Share this: Email | Facebook | X

And that’s why we are having barbecue ribs and potato salad in the winter. No, wait. I guess I better tell the beginning of this story.

I recently read in the early days of yore, time didn’t matter much. If there was a job to be done, it just was done. It didn’t have to be done between 8 and 5. There were no set hours for stores. The owners just opened in the morning and closed at supper time. But then the stagecoaches came delivering people and mail. At first the stage was scheduled to come on a certain day. It might have been called the Tuesday stage, and it might not get in until Wednesday. Then things started getting a bit more specific. The Tuesday stage was due in the morning or maybe afternoon. Then time began to become even more nailed down. Was that early morning or late afternoon? Sure, there were time pieces and clocks, but it could have been 9 in the morning at the Jones ranch but 11 a.m. could have just as easily been what the clock said at the Smith ranch 10 or so miles away.

That worked for quite some time until the railroad ribbons of rails were set up across the country. Then things had to be organized, synchronized, and civilized. And we all had to be at work at a specific time and get lunch at a regular time and go home in the 5 o’clock rush hour all together. Not really sure the time synchronization thing really made things all that much better. But here is what can come of that.

There are times I can be a system bucker. Yes, I have regularly said no to keeping my coloring within the lines. I have a flare about me that has, on occasion, pushed me into wondering why just because someone at some time and somewhere decided, why we had to call a door a door. Why couldn’t we call it a boogaboo? Well, as I grew in age and intelligence, I realized if one person called a door a door and one person called it a boogaboo, we would never be able to communicate the door/boogaboo to the bathroom was locked and needed to be unlocked so one could use the bathroom before there was a major accident outside the door/boogaboo to the bathroom. So we call a door a door and a table a table, etc.

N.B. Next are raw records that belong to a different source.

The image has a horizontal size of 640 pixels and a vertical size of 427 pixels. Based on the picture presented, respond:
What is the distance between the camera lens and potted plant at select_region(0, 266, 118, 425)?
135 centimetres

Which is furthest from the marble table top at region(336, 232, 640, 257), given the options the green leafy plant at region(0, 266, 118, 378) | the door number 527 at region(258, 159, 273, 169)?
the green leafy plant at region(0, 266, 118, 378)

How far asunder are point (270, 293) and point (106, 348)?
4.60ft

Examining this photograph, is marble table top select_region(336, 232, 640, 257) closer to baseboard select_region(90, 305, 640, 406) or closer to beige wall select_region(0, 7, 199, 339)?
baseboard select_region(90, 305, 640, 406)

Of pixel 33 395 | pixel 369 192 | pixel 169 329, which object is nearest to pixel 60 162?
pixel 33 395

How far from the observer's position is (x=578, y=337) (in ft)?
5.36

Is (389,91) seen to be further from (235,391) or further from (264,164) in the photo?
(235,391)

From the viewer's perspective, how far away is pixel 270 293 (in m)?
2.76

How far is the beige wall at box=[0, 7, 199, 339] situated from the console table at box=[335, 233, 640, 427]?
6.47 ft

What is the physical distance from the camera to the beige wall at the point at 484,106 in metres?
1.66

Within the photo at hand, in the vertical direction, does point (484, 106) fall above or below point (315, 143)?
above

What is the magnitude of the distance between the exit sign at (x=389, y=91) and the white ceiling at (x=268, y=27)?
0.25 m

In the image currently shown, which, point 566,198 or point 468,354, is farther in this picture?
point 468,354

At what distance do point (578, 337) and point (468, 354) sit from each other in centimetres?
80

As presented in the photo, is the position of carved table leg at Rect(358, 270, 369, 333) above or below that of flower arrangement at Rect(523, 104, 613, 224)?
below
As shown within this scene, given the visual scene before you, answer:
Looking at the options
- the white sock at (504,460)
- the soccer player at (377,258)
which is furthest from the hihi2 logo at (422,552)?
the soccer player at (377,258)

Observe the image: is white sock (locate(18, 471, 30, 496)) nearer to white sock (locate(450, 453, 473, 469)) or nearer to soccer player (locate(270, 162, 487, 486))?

But ... who said we had to limit outside cooking to just the summer? Timing did. Who decided the lusciousness of a grand creamy potato salad should only be served on paper plates next to a pile of ribs cooked over fire and blackened just the right amount only when there were leaves on the trees? Timing did. For that matter, where is it written we should only enjoy a glass of ice cold lemonade when we are all hot and sweaty? Timing did.

Well, I say throw off that vale of timing and get ye to the nearest Piggly Wiggly store and buy a rack of ribs in the winter! Fire up the grill, (hopefully it’s a gas grill and can be dug out of the snow bank and lit with a whoosh of propane). Dig down to the back of the cupboard that holds your summer stashed items and get out that potato salad bowl and fill it up. While you’re at it, throw another log on the fire and sit next to it drinking a tall cold glass of lemonade with ice tink, tink, tinking on the sides of the glass. Are you feeling it? That tug. The bolstering up of yourself to buck the system that says barbecue is held in high esteem just in the summer? Me too.

And that’s why we’re having ribs, potato salad, deviled eggs and lemonade for New Year’s. Now close the boogaboo, you’re letting a draft in. Happy New Leaf turning to you.